PAGE TEXT —
━━━━━━━━━━━━━━━━
The opinion of the court was delivered by: Nicholas G. Garaufis, United States District Judge.


The Government moves for reconsideration of this court's September 23, 2008 Order suppressing physical and testimonial evidence obtained as a result of the unlawful arrest of Defendant Edgar Matos ("Defendant" or "Matos"). (See Gov't Motion for Reconsideration ("Gov't Motion") (Docket Entry #44); Gov't Post-Hearing Memorandum in Support of Motion for Reconsideration (Docket Entry #63).) The court has held a supplemental suppression hearing and has invited post-hearing briefing on the issues posed by the Government's Motion. As set forth below, the court has reviewed its decision in light of the Government's new evidence, and has reached the same result. The Government's Motion is DENIED.
━━━━━━━━━━━━━━━━
WHAT YOU SHOULD DO — Quote the court opinion word for word, beginning at "The Government moves" and stopping after "Motion is DENIED.".

DATA EXCERPT —
━━━━━━━━━━━━━━━━
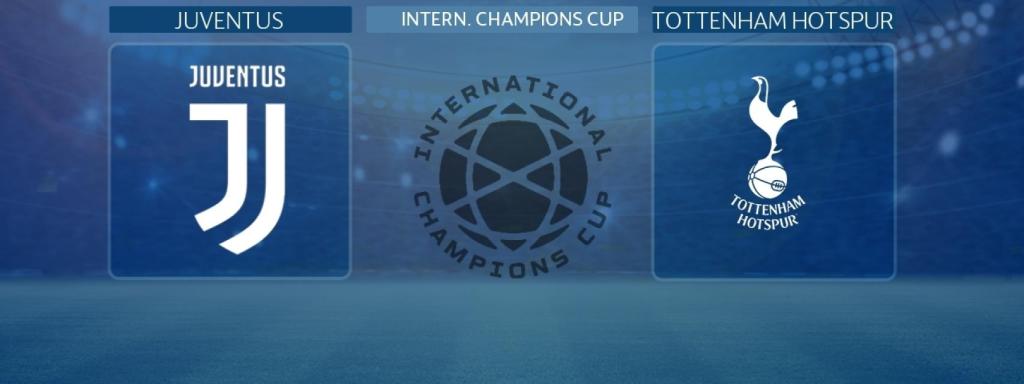 Juventus - Tottenham Hotspur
━━━━━━━━━━━━━━━━
SOLUTION —
The Government moves for reconsideration of this court's September 23, 2008 Order suppressing physical and testimonial evidence obtained as a result of the unlawful arrest of Defendant Edgar Matos ("Defendant" or "Matos"). (See Gov't Motion for Reconsideration ("Gov't Motion") (Docket Entry #44); Gov't Post-Hearing Memorandum in Support of Motion for Reconsideration (Docket Entry #63).) The court has held a supplemental suppression hearing and has invited post-hearing briefing on the issues posed by the Government's Motion. As set forth below, the court has reviewed its decision in light of the Government's new evidence, and has reached the same result. The Government's Motion is DENIED.